§ やること
1. Nils Frahm のインタビュー記事で、彼は自分がどの都市に住んでいると述べていますか。
2. 次の (a)〜(c) が Nils Frahm のインタビュー記事の内容と合っているかを、それぞれ「はい」か「いいえ」で答えてください。判断の根拠となる記事中の語句もそのまま引用してください。
(a) このビデオインタビューは2016年9月に掲載された。
(b) Nils Frahm はハンブルク出身である。
(c) Nils Frahm は最近になって Cubase を使い始めた。
3. Nils Frahm のインタビュー記事を、最後の文のすぐ後から引き継いで書き進めてください。

§ 抜粋
クラシックとエレクトロニカを自由に行き来するその音楽性、即興的なライブパフォーマンスとサウンドエンジニアリングを両立するスタイルに世界が注目するアーティスト Nils Frahm。Cubase を愛用し続ける彼が Steinberg を訪れてくれました。その際のインタビューを掲載します。
* 2016年9月に Steinberg 英語サイトと YouTube に掲載したビデオインタビューの日本語訳です。

アカデミックな音楽と、踊れる音楽やジャズ、エレクトロニックなど、両方の世界に住む音楽をいつも求めている

僕は Nils Frahm。ベルリンに住むコンポーザーです。ハンブルク出身ですから Steinberg と共通点がありますね。Cubase を長年使って、ライブやスタジオでの制作、それにマスタリングエンジニアとしての仕事も多くやってきました。こうして Steinberg を訪れて、スタッフと意見交換の場が持てて、とても嬉しいです。

§ データ欄
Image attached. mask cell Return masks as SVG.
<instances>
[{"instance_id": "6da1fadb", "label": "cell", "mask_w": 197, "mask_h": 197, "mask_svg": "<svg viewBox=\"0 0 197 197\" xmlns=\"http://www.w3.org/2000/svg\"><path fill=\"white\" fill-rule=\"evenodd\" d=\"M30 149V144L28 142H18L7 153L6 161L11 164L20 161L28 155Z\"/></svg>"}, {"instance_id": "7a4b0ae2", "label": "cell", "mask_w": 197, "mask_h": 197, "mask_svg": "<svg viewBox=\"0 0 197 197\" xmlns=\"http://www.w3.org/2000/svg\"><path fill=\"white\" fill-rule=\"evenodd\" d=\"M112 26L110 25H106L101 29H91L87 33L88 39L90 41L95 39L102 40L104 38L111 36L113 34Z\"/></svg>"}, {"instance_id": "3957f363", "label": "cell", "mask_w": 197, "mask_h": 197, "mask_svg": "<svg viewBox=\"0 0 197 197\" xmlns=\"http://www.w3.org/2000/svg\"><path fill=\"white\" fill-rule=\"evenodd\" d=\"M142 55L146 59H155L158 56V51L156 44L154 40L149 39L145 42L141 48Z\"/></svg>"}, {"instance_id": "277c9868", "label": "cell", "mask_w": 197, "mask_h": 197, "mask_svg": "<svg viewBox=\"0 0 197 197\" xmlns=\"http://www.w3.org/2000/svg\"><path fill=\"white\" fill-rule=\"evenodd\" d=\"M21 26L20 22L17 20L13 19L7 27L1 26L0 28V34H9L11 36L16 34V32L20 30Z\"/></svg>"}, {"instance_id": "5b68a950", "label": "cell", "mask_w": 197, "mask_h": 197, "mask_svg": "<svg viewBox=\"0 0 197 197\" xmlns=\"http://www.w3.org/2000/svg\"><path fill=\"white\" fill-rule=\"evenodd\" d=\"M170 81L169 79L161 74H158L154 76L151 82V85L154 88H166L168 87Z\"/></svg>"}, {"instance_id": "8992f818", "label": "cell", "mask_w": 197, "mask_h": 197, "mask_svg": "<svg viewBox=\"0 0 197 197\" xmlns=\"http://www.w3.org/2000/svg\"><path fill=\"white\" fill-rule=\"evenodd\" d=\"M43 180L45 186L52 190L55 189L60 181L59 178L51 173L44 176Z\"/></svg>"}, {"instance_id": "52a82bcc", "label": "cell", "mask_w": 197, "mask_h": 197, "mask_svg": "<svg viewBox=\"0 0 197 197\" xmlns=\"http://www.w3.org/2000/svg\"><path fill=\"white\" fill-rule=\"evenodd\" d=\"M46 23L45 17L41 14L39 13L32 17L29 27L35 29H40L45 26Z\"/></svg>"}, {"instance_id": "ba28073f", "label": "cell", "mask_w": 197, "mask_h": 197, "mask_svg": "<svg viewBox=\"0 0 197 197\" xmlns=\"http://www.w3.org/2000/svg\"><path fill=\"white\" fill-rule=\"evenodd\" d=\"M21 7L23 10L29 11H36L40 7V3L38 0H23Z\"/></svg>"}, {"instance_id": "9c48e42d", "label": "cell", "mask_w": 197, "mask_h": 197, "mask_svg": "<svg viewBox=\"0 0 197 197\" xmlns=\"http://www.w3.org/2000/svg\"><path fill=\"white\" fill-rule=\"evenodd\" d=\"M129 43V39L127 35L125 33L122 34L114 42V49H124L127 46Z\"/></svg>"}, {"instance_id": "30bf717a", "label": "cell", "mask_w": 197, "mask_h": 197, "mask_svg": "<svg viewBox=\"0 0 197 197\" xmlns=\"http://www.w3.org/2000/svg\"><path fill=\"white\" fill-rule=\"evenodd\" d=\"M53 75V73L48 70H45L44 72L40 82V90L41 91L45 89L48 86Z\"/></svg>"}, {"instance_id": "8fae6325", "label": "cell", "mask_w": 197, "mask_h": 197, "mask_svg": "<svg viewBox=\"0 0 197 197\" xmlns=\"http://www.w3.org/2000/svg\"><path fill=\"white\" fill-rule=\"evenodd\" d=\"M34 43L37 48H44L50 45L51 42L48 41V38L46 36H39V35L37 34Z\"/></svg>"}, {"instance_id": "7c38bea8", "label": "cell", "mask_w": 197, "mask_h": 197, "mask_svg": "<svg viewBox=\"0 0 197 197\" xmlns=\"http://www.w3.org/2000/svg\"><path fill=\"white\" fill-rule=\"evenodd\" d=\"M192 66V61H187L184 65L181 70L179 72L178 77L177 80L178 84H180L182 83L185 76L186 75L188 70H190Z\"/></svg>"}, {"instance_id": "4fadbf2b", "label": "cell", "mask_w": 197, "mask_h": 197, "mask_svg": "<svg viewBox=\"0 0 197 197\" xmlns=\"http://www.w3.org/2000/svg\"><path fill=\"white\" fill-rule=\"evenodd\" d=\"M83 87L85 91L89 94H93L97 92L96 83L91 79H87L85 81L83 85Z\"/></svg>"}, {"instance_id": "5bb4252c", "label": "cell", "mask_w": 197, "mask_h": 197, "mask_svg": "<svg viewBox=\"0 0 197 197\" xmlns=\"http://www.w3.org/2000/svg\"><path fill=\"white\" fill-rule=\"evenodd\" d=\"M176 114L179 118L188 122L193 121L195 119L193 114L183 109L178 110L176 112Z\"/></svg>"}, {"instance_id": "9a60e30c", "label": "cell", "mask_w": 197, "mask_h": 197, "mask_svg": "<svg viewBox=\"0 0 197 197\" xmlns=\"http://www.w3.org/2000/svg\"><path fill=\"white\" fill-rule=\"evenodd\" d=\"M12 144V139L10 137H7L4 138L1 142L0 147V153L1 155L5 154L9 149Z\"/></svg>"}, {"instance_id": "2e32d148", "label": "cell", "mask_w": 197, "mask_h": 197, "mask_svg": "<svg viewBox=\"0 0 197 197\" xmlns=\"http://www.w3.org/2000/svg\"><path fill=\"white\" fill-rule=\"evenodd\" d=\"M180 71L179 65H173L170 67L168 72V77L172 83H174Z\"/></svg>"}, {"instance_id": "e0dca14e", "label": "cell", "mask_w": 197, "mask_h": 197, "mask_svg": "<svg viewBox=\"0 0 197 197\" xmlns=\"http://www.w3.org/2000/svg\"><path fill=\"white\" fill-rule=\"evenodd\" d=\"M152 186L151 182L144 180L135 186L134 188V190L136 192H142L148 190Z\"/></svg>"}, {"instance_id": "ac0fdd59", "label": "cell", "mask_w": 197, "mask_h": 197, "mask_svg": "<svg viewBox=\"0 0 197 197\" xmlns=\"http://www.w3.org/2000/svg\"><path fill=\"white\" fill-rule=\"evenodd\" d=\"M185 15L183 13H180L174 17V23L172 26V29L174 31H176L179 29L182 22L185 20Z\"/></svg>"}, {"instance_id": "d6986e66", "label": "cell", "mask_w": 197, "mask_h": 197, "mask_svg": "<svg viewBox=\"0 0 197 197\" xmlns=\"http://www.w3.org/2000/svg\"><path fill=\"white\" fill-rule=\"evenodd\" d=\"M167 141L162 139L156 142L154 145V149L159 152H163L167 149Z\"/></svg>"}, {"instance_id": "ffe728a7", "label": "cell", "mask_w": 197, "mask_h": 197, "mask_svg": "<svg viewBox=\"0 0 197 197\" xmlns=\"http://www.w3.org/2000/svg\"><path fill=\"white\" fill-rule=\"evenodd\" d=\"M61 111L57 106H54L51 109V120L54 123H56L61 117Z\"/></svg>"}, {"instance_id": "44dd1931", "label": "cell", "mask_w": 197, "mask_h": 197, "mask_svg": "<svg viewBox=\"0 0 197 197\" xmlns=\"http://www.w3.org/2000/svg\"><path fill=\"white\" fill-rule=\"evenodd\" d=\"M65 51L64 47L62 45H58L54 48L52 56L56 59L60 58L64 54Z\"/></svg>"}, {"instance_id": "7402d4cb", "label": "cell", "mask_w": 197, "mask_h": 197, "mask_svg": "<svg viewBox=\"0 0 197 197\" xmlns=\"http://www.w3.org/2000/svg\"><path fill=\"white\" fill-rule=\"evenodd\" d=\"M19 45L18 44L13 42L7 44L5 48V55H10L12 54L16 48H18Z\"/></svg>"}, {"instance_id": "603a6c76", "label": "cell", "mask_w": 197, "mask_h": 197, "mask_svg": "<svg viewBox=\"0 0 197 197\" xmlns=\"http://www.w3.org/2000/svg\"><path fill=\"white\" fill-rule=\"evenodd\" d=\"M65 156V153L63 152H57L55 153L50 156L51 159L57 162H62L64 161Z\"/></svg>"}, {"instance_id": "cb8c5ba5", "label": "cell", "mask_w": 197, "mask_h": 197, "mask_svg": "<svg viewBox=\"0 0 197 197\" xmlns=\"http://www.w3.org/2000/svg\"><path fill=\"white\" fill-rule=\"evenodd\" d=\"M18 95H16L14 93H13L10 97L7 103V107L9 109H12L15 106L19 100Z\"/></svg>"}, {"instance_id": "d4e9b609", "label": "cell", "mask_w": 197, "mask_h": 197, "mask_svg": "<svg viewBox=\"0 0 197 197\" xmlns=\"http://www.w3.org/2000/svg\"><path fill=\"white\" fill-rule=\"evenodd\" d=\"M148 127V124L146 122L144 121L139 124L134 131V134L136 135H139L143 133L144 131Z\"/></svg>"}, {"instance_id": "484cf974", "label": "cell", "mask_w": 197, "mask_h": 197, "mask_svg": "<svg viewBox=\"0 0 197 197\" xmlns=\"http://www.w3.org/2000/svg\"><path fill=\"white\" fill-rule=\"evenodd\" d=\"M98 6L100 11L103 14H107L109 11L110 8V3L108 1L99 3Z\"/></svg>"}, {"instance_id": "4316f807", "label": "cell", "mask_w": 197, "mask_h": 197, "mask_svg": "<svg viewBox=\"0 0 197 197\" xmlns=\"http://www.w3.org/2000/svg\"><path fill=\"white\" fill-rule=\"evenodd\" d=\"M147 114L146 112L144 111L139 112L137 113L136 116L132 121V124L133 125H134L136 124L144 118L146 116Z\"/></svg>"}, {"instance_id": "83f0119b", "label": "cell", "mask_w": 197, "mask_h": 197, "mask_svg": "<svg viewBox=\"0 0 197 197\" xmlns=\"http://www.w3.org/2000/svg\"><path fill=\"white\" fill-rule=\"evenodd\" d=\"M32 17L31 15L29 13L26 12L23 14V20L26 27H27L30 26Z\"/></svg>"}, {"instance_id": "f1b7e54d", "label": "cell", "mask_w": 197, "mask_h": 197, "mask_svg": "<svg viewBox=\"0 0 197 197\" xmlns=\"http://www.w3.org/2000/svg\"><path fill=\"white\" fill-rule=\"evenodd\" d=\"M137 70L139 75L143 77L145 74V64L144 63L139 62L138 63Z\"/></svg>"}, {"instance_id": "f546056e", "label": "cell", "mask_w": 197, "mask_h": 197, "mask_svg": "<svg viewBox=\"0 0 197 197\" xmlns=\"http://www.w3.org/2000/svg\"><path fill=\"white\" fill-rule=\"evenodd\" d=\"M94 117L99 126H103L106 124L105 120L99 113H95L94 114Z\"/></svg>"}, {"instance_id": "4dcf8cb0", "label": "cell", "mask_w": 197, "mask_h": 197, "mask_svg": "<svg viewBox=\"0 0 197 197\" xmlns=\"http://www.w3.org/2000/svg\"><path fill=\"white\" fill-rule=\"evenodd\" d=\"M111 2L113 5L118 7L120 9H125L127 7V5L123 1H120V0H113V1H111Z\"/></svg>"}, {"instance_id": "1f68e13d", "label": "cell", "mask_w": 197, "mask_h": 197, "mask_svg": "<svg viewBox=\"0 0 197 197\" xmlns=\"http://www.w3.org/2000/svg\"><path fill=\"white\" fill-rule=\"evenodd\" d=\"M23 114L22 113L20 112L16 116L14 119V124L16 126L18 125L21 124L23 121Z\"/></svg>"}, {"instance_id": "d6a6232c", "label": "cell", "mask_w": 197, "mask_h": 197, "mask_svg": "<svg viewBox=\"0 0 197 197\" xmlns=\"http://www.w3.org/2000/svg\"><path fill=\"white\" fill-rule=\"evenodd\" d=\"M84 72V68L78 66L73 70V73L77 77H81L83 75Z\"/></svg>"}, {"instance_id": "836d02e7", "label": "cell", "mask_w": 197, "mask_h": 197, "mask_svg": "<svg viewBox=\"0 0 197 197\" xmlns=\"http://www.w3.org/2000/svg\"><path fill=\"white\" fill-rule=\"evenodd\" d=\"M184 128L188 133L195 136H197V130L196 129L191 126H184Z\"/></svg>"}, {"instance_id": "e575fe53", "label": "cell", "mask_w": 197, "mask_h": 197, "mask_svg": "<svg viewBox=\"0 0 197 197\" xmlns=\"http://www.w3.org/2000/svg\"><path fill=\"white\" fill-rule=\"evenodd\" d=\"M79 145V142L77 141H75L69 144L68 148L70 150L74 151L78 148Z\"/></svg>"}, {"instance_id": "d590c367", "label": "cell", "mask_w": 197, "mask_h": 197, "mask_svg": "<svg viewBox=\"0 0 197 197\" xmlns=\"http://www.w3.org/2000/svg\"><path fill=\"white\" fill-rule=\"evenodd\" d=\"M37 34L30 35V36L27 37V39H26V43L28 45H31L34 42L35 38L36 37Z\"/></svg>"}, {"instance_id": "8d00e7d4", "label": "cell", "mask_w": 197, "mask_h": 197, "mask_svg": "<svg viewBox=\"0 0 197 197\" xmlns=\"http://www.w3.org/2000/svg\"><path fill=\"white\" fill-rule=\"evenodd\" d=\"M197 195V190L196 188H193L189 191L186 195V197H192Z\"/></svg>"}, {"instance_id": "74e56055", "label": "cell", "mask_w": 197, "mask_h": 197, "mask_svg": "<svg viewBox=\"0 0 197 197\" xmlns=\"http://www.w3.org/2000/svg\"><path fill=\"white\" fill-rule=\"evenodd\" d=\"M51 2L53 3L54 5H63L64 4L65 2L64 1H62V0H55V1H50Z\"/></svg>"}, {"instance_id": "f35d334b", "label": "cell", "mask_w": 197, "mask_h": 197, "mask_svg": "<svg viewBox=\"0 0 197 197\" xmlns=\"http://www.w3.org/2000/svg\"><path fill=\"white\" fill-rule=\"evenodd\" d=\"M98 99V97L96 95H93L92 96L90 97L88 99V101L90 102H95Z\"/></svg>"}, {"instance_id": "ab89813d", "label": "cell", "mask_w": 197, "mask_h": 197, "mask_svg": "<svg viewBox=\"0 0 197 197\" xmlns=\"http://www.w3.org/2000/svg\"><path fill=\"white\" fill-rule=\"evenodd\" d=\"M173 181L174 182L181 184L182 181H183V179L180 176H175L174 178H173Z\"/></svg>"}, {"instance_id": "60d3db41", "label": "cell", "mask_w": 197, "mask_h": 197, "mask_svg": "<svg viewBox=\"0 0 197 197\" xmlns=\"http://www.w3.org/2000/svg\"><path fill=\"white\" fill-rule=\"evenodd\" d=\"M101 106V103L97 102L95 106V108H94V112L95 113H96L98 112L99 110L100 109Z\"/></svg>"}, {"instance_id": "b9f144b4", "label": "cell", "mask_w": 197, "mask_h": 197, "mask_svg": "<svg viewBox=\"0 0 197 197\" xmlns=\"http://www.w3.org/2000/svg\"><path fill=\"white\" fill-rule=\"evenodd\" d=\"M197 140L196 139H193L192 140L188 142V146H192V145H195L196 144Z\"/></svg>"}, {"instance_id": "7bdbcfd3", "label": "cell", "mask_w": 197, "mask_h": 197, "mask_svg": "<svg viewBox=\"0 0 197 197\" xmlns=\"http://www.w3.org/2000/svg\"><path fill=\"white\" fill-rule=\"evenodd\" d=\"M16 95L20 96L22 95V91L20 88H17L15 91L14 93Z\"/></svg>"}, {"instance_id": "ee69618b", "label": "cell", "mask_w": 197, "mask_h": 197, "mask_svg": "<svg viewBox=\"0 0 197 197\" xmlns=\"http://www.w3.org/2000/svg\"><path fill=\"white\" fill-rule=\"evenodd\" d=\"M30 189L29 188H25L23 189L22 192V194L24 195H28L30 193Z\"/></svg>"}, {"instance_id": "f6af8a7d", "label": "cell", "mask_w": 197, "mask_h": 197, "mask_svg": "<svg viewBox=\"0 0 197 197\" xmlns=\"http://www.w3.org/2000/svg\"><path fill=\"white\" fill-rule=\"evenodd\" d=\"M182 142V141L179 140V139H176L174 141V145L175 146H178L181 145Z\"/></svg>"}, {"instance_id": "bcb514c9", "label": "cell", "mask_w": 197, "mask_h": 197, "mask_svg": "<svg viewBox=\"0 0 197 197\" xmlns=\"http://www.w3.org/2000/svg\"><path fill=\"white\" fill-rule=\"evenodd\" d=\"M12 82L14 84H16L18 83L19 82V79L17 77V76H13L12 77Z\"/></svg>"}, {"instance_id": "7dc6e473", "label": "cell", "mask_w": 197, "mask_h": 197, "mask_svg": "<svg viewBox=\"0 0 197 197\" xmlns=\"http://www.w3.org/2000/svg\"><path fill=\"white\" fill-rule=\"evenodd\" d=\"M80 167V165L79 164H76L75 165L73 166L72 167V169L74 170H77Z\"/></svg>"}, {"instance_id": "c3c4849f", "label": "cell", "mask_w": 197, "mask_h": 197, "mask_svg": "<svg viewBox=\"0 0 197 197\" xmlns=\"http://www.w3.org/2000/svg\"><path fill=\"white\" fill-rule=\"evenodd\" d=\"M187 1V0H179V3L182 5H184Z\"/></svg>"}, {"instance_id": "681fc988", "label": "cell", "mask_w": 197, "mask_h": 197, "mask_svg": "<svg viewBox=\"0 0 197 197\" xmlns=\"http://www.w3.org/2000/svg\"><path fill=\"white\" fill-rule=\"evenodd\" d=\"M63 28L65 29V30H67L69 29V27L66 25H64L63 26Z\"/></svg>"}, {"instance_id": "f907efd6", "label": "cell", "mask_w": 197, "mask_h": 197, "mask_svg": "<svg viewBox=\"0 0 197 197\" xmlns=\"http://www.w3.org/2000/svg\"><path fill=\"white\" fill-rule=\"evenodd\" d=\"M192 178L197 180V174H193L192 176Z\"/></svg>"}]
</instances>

§ 回答一覧
1. ベルリンに住んでいると述べています。

2.
(a) はい。「2016年9月に Steinberg 英語サイトと YouTube に掲載したビデオインタビューの日本語訳です」
(b) はい。「ハンブルク出身ですから」
(c) いいえ。「Cubase を長年使って」

3.
僕はとても音楽的な家庭で育ちました。父は独学で音楽を習得したミュージシャンでしたから、息子である僕には音楽のレッスンを受けるようにと勧めました。おかげで僕は父のとても自由な音楽アプローチと、先生から学ぶとてもクラシカルなアプローチの両方を学ぶことができました。
僕はいつも、アカデミックな音楽の面と、踊れる音楽やポップやジャズ、フリージャズ、エレクトロニックなどを結びつけようとトライしています。両方の世界に住む音楽を、いつも求めているんです。

これまで、自分のスタジオで多くのピアノ作品を録音してきました。さまざまな録音テクニックを用いた、サウンドデザイン作品ともいえるでしょうね。そこではエレクトリックサウンドをアコースティックのように、またアコースティックサウンドをエレクトロニックのように響かせる可能性を追求してきました。

Cubase は音を「よく聴こえるように」飾るのではなく、正直に聴かせてくれる

17歳のときにコンピューターを使った音楽制作と出会ってから、サウンドを生み出す可能性が一気に広がりました。そして僕は、音楽にはミュージシャンも大切だけれど、楽器や機材、スタジオもとても大切だとわかりました。Cubase は僕にとっての楽器のようなものです。プレイすればするほどわかってきます。ピアノやシンセサイザー、ギターや他の楽器のように、練習することだってできるんです。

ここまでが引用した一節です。